Extracted text =>
=-=-=

The Daily Agenda: We can't resist the circus
But the real election fights aren't at the Capitol ... It's a budget, but on a diet ... And we're still the most conservative purple state.
Republican lawmakers yesterday voted to cancel your voter registration every decade, force you to vote in your home precinct rather than anywhere in the county and start a new hand recount of ballots in Maricopa County, this time for the 2022 election.
In other words, it was a regular Monday in Sen. Wendy Rogers’ Senate Elections Committee.
We’re not paying much attention to the most controversial election bills this year, since they stand no chance of being signed into law. But it’s hard not to watch Rogers’ circus, partly because creating laws doesn’t really seem to be the point. The committee seems to exist simply to boost Rogers’ profile, air election conspiracies and dig up “evidence” for Kari Lake’s court case.

=-=-=

Data listing =>
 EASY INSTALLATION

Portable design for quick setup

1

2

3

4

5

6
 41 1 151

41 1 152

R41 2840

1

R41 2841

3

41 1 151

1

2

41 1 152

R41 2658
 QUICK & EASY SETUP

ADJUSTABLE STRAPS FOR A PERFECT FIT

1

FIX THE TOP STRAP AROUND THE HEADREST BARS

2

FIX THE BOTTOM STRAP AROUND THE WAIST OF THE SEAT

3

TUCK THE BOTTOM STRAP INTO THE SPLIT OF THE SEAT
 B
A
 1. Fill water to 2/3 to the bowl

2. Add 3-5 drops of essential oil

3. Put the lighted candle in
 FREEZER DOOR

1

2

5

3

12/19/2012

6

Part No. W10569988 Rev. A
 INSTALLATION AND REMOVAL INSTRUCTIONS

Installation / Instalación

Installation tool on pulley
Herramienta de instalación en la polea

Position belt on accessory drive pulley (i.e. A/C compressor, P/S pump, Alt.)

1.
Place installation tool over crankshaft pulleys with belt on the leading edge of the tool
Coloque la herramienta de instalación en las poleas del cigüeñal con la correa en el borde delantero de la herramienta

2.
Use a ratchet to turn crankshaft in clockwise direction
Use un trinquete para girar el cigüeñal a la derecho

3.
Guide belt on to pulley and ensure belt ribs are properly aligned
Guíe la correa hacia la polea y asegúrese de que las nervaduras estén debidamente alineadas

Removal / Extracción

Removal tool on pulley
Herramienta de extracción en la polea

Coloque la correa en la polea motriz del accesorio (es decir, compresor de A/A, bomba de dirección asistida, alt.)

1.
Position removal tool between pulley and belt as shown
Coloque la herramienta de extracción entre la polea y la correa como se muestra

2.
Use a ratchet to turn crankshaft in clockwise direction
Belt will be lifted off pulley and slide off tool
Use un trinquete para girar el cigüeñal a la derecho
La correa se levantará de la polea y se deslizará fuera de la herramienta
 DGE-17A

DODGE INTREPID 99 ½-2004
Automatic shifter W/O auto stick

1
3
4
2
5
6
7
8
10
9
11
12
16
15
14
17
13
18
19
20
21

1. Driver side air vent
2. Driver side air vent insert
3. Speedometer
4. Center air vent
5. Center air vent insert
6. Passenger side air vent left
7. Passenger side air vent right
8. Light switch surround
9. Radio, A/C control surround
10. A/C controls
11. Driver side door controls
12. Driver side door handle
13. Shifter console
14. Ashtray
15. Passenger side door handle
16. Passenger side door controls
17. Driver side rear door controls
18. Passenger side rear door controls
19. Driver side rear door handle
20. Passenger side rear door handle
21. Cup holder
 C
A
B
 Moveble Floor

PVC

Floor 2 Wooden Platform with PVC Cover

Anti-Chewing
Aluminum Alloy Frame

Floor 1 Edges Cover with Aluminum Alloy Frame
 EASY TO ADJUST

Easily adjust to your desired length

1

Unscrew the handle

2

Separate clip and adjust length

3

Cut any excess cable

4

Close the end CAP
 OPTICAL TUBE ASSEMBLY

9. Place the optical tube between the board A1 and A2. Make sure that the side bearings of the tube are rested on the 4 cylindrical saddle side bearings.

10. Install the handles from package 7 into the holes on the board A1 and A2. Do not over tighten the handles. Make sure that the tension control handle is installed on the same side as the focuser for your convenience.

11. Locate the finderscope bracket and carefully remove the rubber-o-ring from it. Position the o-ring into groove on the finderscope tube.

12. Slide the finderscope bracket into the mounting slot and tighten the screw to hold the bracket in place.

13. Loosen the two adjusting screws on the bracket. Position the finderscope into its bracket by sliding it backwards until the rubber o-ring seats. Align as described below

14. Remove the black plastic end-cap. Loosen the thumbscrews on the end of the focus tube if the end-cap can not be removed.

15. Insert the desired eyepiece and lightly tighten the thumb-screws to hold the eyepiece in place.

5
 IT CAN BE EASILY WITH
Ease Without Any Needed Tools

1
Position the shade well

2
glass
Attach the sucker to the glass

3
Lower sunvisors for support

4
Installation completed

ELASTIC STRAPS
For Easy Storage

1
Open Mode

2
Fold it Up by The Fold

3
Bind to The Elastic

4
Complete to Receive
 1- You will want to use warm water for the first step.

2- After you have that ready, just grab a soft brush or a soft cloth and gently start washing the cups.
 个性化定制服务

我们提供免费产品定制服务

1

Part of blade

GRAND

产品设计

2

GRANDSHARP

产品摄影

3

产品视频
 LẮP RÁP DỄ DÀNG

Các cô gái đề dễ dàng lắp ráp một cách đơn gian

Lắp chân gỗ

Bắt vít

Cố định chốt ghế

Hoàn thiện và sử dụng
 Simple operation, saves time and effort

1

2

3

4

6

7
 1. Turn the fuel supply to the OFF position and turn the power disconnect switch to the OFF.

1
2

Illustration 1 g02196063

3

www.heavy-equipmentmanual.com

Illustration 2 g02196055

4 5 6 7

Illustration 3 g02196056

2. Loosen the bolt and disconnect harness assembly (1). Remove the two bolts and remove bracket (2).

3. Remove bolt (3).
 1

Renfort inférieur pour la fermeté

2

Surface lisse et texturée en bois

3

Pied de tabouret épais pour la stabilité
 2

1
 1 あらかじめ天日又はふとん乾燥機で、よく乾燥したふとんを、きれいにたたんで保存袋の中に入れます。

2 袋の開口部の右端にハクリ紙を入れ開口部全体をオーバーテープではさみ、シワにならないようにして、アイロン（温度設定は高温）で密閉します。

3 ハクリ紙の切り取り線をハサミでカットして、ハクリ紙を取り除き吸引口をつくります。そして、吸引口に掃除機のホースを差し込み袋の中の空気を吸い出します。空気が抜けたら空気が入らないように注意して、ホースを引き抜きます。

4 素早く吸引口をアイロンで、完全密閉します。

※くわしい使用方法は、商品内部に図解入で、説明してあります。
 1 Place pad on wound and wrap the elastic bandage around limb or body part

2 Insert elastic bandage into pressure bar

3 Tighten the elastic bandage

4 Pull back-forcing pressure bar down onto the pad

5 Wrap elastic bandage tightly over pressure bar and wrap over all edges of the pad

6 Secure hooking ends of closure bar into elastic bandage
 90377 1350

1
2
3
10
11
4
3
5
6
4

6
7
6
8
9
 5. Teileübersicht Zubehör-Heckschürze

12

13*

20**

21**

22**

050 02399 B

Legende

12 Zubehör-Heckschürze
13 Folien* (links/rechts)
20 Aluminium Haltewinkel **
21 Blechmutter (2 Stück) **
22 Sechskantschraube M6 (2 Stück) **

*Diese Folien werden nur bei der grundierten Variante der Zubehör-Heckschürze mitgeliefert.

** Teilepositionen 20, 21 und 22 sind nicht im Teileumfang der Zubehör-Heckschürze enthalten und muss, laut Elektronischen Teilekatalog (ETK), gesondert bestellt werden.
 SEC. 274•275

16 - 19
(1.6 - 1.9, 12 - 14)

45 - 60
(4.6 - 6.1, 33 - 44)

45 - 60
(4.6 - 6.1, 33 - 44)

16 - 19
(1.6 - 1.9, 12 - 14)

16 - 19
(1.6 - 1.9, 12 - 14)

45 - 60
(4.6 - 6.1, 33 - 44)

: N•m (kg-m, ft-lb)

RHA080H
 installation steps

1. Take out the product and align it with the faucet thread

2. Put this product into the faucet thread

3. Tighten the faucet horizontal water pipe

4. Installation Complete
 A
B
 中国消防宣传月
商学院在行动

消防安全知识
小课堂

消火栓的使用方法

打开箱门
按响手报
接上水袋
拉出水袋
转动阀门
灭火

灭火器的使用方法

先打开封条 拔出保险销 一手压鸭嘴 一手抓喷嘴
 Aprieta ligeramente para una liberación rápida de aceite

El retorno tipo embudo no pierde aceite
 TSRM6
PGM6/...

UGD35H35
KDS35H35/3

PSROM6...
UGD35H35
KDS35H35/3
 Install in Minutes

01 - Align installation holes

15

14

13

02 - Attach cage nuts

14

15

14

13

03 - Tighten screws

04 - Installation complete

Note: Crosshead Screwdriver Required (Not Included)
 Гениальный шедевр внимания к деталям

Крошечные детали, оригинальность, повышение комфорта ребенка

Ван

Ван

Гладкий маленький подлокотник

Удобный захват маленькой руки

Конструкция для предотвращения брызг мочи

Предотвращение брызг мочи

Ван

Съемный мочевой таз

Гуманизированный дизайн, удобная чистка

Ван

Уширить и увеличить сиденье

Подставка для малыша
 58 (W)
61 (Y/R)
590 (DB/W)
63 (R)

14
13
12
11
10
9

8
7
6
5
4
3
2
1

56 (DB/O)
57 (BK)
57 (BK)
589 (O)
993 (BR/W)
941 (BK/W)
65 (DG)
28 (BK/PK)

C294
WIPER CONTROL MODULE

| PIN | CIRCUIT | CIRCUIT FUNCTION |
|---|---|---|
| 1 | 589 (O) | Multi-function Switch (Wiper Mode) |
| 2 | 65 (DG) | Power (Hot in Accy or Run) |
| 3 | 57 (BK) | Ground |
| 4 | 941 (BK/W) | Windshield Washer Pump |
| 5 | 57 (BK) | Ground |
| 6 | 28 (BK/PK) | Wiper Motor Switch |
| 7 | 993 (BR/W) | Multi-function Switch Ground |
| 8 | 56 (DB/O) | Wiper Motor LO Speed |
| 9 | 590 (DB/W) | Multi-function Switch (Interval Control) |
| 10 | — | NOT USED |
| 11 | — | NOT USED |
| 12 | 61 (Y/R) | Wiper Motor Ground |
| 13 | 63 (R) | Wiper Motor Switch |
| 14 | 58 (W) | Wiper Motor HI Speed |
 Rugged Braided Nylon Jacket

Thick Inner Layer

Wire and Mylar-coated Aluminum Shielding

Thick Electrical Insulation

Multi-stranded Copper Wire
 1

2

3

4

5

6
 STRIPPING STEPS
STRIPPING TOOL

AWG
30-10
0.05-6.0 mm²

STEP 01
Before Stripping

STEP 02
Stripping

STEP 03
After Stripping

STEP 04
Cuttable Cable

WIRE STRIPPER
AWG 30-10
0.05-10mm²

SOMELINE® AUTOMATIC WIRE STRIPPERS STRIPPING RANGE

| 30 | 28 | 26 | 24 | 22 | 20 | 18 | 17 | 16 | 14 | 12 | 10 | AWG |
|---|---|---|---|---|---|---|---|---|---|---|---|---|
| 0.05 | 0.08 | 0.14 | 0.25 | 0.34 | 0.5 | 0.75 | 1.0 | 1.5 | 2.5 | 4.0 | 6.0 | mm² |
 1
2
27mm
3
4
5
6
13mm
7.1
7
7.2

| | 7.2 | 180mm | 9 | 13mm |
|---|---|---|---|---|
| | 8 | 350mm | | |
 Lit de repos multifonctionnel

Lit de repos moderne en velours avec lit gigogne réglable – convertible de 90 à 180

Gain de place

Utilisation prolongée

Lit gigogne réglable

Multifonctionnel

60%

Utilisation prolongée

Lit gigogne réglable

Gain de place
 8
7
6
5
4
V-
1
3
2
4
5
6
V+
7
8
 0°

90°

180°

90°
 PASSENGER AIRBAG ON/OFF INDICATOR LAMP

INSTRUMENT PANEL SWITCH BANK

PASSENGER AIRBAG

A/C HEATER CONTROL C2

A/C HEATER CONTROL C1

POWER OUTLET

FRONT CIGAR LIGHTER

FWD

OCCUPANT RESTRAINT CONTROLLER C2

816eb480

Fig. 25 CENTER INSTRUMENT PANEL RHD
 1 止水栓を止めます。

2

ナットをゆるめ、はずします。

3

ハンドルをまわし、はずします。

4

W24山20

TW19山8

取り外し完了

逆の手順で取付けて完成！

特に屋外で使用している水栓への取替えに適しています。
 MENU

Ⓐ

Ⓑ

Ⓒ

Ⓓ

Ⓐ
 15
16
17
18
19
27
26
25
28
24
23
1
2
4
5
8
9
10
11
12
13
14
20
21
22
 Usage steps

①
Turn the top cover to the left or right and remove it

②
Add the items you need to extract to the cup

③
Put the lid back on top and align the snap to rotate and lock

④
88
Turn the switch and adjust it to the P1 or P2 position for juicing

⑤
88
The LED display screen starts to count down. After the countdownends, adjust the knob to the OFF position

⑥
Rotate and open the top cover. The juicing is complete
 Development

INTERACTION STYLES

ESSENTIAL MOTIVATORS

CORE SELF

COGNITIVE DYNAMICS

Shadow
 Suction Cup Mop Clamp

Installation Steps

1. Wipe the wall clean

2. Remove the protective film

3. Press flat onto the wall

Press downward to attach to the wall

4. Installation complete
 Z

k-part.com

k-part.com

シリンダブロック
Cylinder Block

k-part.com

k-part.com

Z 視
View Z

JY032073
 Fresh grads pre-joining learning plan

=-=-=

Activities =>
(1) Using the Daily Agenda piece, explain why its writers are giving little attention to the most controversial election bills this year. Keep it to one to three sentences.
(2) According to the Daily Agenda piece, how often would the bill passed by Republican lawmakers cancel your voter registration?
(3) Write the next few paragraphs of the Daily Agenda piece, picking up right after its final sentence.
The entries are separate from the Daily Agenda piece and aren't tied to it.

Responses in order =>
(1) They aren't paying much attention to those bills because the bills stand no chance of being signed into law.

(2) Every decade.

(3)
To be sure, a couple of not-terrible ideas have cleared Rogers’ committee this year, like tabulating early ballots on-site, requiring government buildings to host more voting locations and requiring more disclosure of elected officials using taxpayer money to promote themselves (except lawmakers). But for the most part, the committee has served, as the Los Angeles Times columnist Mark Barabak recently put it, as a “showcase of fakery and tinfoil-hat testimony about alleged fraud.”
But just as Republican lawmakers have little power to change election law ahead of the 2024 election, Gov. Katie Hobbs, who ran on a platform of defending elections, has little authority or ability to actually defend elections. Her first big action on that front was an executive order creating a bipartisan task force to ensure “consistent, secure, and accessible election administration and voter registration practices,” among other goals.
Task forces rarely lead to new laws, but this one seems particularly perfunctory. Hobbs’ office only reached out to give Secretary of State Adrian Fontes a heads-up moments before appointing him to the gig, records show1. And last week, legislative Republicans announced they won’t appoint any county recorders to the task force, as Hobbs had requested.
That’s not to say it’s all status quo for the 2024 election.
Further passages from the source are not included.